AFC WimbledonSport

Strain of AFC Wimbledon’s struggles is written all over boss Neal Ardley’s face

AFC Wimbledon 0

Luton Town 2

Mpanzu 61 Lee 80

By Max Hall at the Cherry Red Records Stadium

As he trooped towards the tunnel at half-time in Saturday’s 2-0 defeat to Luton, Wimbledon manager Neal Ardley wore a gaunt, troubled expression.

The usually fresh-faced 46-year-old was a picture of deep, drawn worry lines as he digested what he had witnessed during 45 minutes of football that one of his deputies, Simon Bassey, later described as the better half against visitors who have made an early bid for League One promotion.

That it was long-serving first-team coach Bassey who conducted the media session after the dust had settled on a sixth defeat in a row – and ninth in 10 matches – may also be significant.

Ardley is always quick to leap to the defence of his players, but Bassey – whose association with the club started 34 years ago – did not mince his words, and accused some members of the squad of not being fit to wear the shirt.

The line afterwards was that the first half had gone reasonably well to see the hosts go into the break level, only to undo their efforts with a listless second-half performance, typified by conceding the opening goal from a Wimbledon throw in their own half.

But the problems run deeper than that, and Ardley’s troubled expression at the break suggested he is all too aware of it.

That the hosts finished the first half on even terms was as much to do with Luton’s failings as any stirring, backs-to-the-wall defensive effort from Wimbledon.

The visitors failed to build upon a bright start that, no matter the attempts by Bassey to downplay their efforts afterwards, saw Danny Hylton send a looping header onto the inside of Joe McDonnell’s left-hand post inside four minutes and then head another effort over the home keeper nine minutes later which forced Rod McDonald to hack clear.

But it is the other end that should really concern Ardley and his staff on the evidence of this match. Wimbledon never once carried a threat, and their utter lack of quality in the final third was exemplified after half an hour when a rare sight of goal arrived only after a bout of Sunday league-style approach play, as Liam Trotter’s attempted cross from the left spun up off a defender’s leg, Kwesi Appiah’s attempted flick-on header ballooned up into the air and the ball ricocheted to Anthony Hartigan. Fittingly, the midfielder fizzed his low effort across goal and wide.

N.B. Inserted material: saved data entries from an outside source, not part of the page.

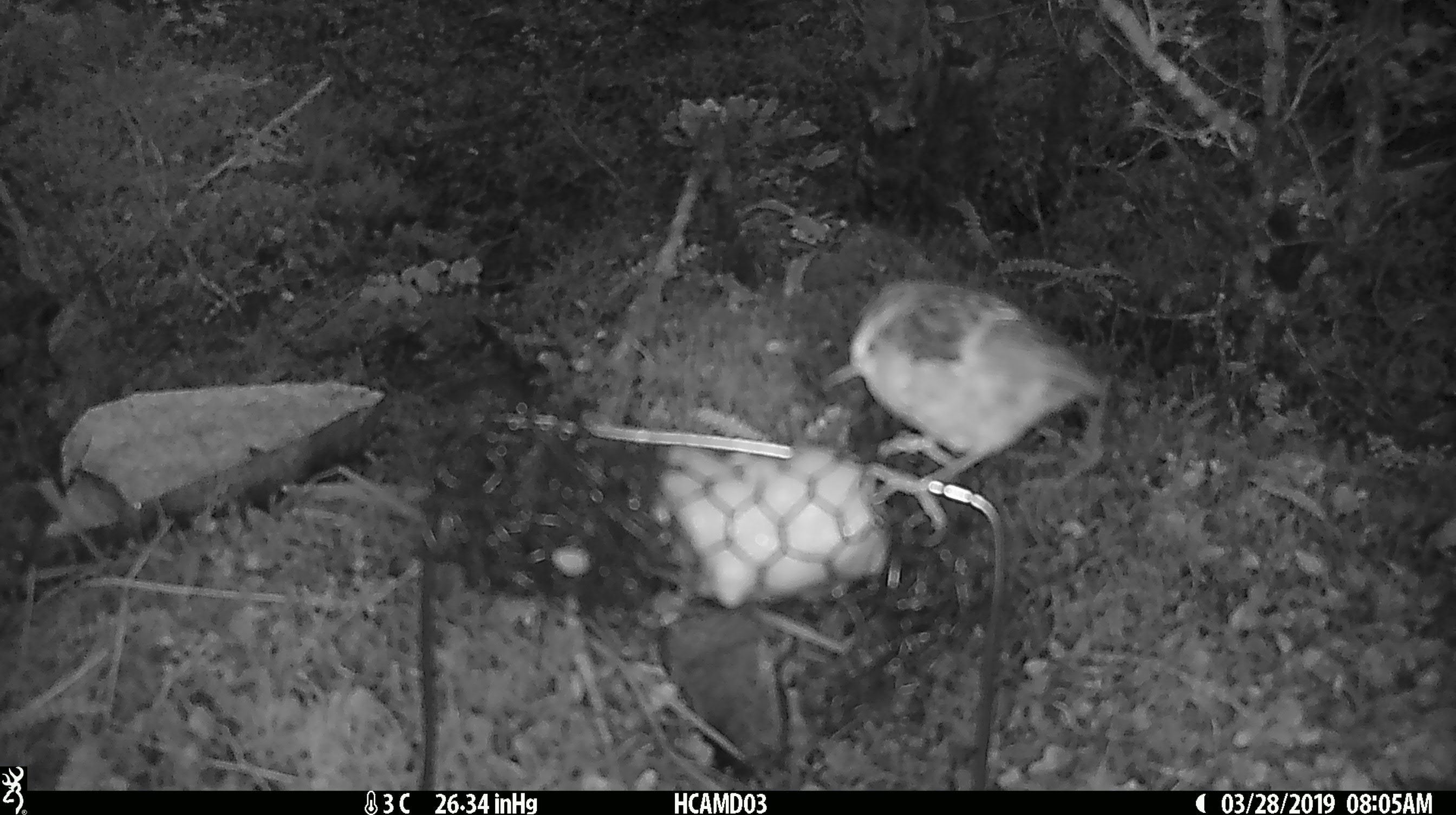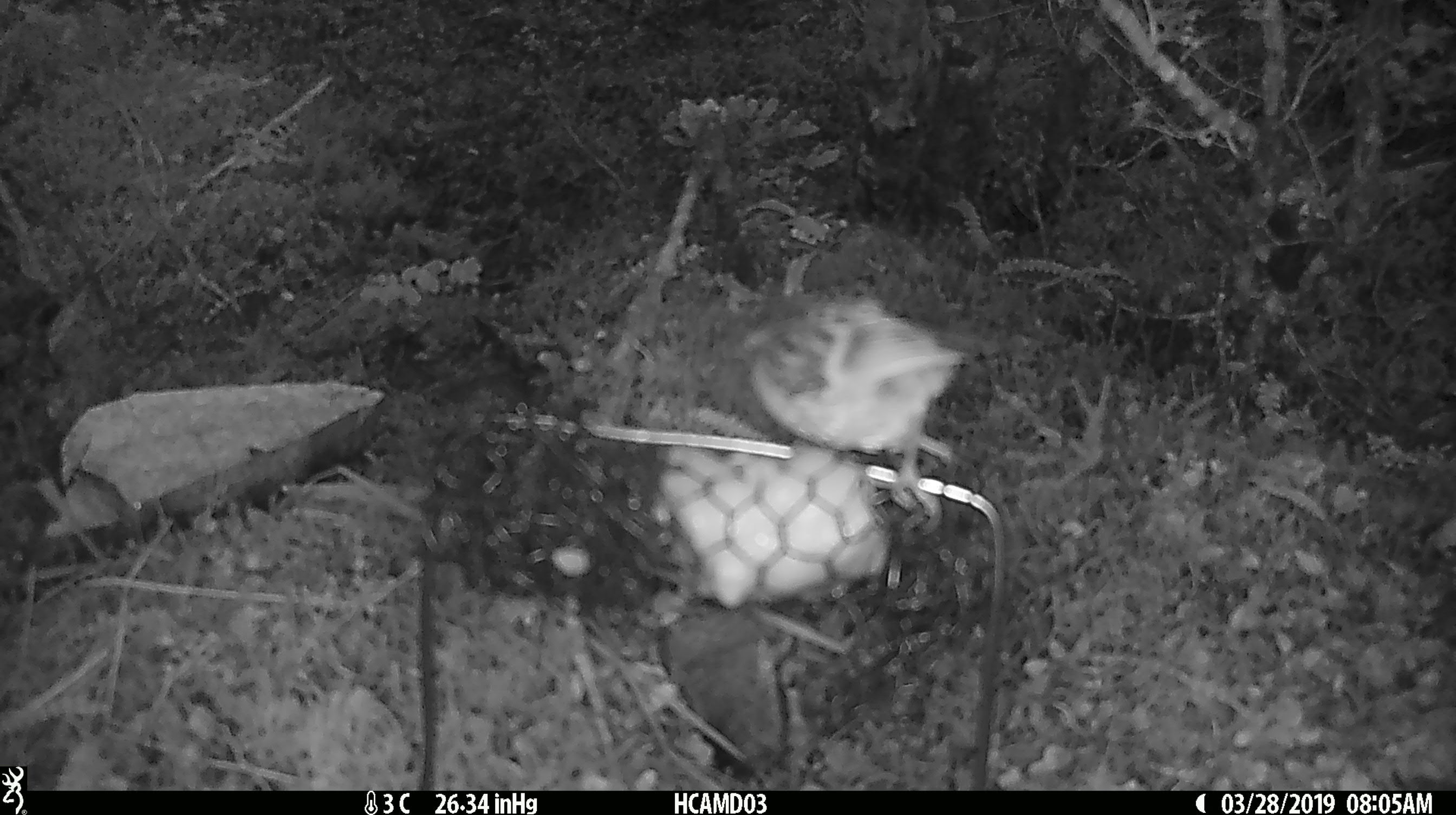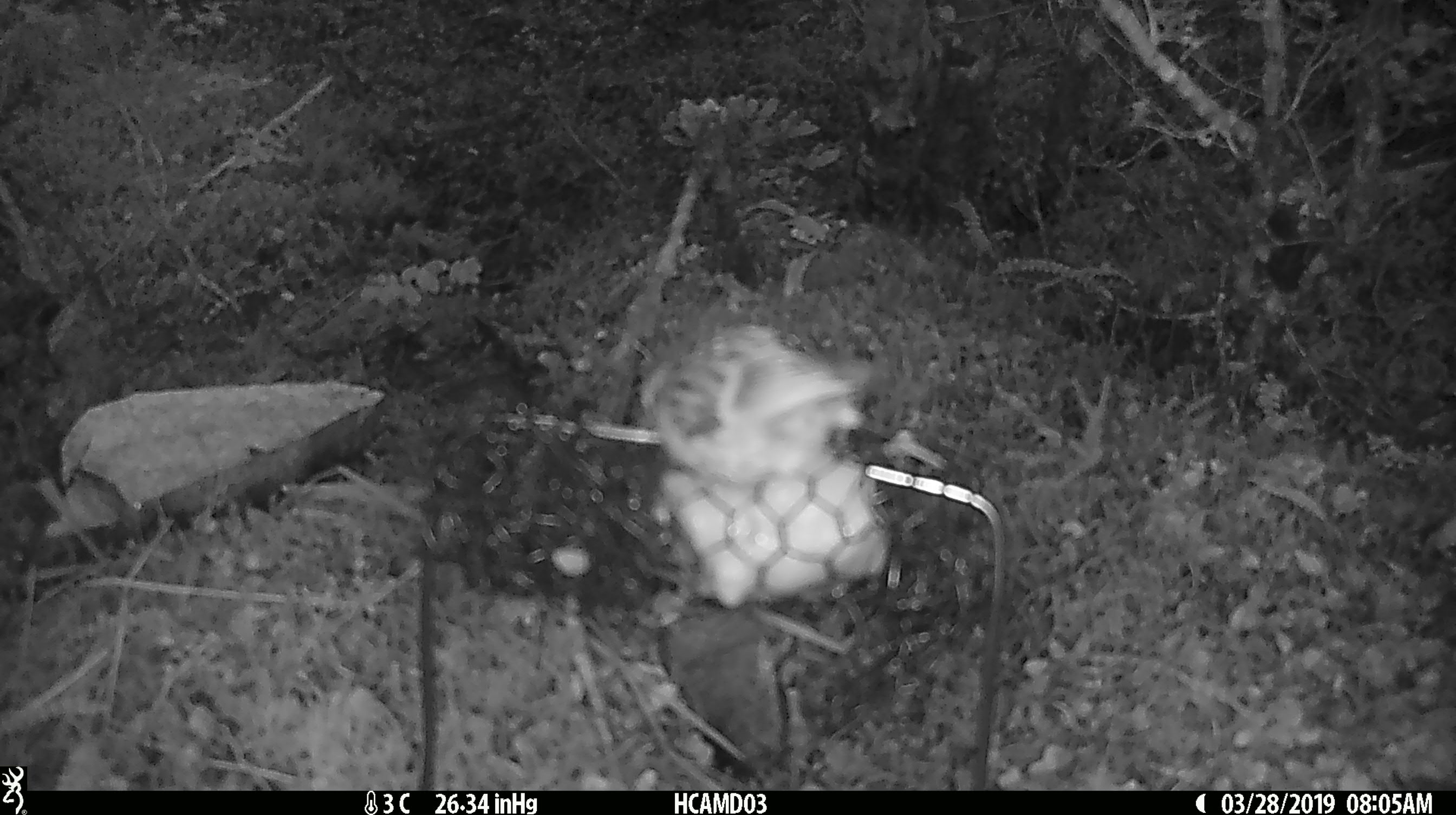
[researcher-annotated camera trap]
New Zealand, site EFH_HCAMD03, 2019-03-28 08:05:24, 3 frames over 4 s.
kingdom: Animalia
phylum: Chordata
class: Aves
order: Passeriformes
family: Acanthisittidae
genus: Acanthisitta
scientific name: Acanthisitta chloris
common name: rifleman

Ardley had abandoned the 4-4-2 seen so often this season but his attempt to mirror Luton’s 4-3-1-2 appeared merely to have marooned an extra blue shirt upfield – in this case Scott Wagstaff, deployed in the pocket behind Appiah and James Hanson.

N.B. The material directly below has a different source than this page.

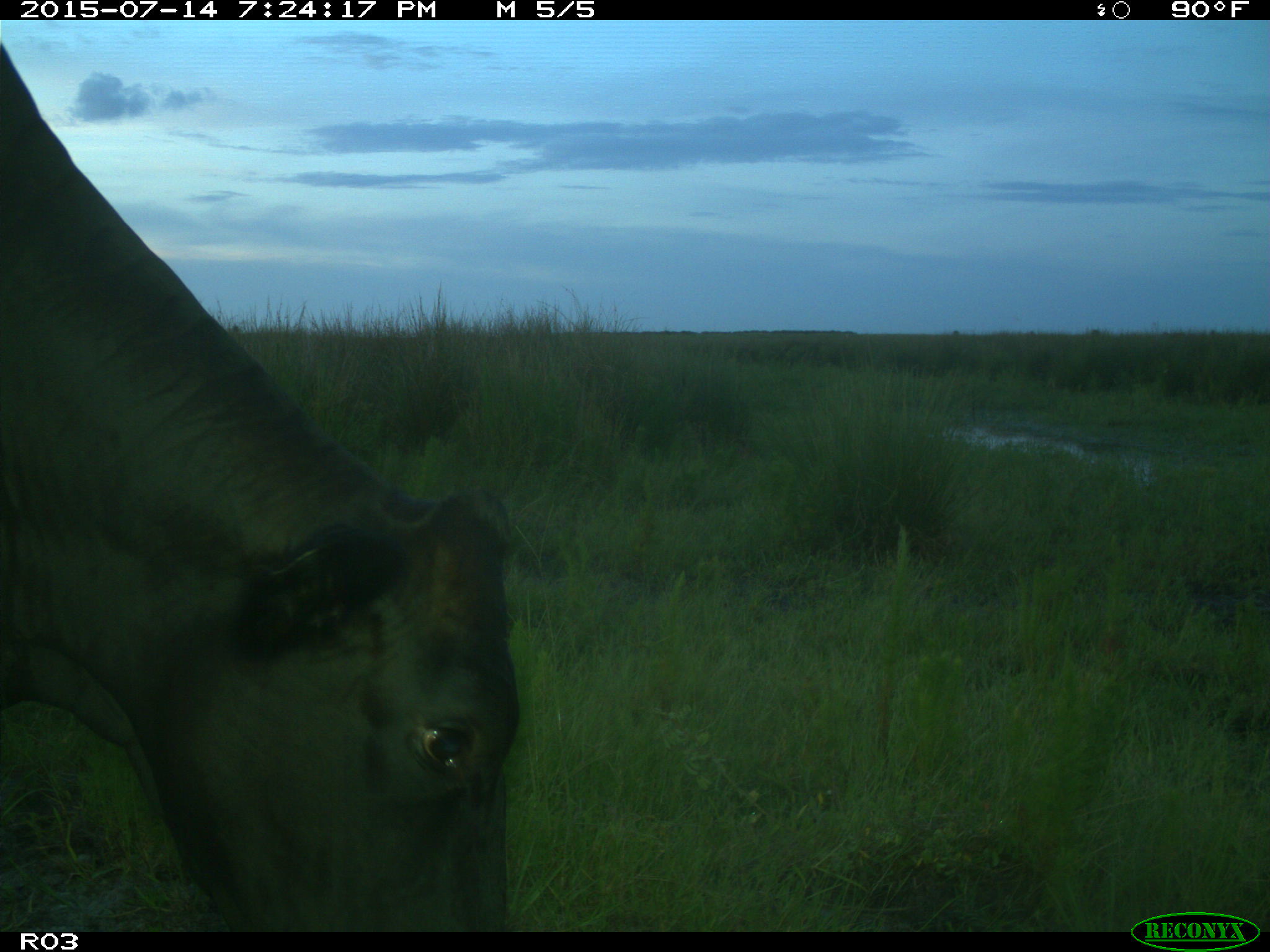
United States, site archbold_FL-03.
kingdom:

Hanson at least made himself a handful for the visiting defence, two white shirts grappling with him on the rare occasions the ball was played up to him. But it was somehow emblematic of the team performance that the number 18’s biggest contribution was being a troublesome object to get around, rather than offering anything more proactive.

The target man at least outshone his strike partner. Former Palace striker Appiah is presumably on big money – at least in Wimbledon terms – but he put in a display that made it appear he is wholly out of his depth at this level.

Yes, he was starved of service, but when he did see the ball he did nothing with it, save for a delightful aerial flicked backheel to Wagstaff in the 35th minute that merely served to shine a light on the rest of his 90 minutes.

There were cheers when Joe Pigott replaced Appiah, but with the fans’ favourite failing to make an impact in the 25 minutes remaining, Ardley must find a solution to the dearth of attackers at his disposal from within his current squad, and urgently.

We’ve been here before, of course, and the manager has always managed to turn it around.

“We’ve got Shrewsbury [at home] on Saturday, and we should win that, because they’re in trouble,” said one Dons fan blithely, as he headed into Wimbledon on the bus, long after the floodlights had dimmed at the Cherry Red Records Stadium on Saturday.

In one sentence he had neatly summed up just how much pressure is piling up on the Wimbledon manager ahead of a match which, for him at least, may finally qualify as a must-win fixture.

AFC Wimbledon (4-3-1-2): McDonnell 6, Oshilaja 6, Nightingale 6, McDonald 6, Purrington 6 (Pinnock 65, 7), Hartigan 6, Soares 5, Trotter 6, Wagstaff 6, Hanson 6, Appiah 5 (Pigott 65, 5). Not used: King, Watson, Thomas, Egan, Burey.